**TO DO:** What lines below mention the word "PROJETO"? Copy each one.

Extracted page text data
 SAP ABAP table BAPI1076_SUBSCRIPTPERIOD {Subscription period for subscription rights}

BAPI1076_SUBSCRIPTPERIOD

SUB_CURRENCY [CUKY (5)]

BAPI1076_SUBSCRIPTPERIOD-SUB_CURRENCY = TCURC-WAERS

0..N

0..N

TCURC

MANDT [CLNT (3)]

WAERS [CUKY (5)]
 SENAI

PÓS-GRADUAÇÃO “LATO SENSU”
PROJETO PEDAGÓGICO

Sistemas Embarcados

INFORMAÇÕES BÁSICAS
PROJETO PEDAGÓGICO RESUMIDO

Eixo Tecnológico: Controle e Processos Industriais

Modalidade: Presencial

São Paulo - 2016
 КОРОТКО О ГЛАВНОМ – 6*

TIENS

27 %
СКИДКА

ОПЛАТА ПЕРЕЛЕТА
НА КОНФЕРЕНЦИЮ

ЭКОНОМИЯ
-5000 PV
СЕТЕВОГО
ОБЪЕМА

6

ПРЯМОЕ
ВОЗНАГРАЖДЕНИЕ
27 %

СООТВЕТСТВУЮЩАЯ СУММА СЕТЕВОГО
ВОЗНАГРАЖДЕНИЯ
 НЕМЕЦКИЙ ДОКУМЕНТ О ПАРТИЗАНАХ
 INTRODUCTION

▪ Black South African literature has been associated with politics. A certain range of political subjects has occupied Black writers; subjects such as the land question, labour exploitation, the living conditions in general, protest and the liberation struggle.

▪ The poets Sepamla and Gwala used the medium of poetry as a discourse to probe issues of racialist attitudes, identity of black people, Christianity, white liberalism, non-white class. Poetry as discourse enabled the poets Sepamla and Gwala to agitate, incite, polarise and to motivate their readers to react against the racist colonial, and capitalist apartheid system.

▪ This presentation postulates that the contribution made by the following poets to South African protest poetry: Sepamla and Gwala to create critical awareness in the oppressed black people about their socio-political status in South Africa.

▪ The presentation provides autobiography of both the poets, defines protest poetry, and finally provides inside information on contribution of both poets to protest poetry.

**FINISHED EXERCISE:**
PROJETO PEDAGÓGICO
PROJETO PEDAGÓGICO RESUMIDO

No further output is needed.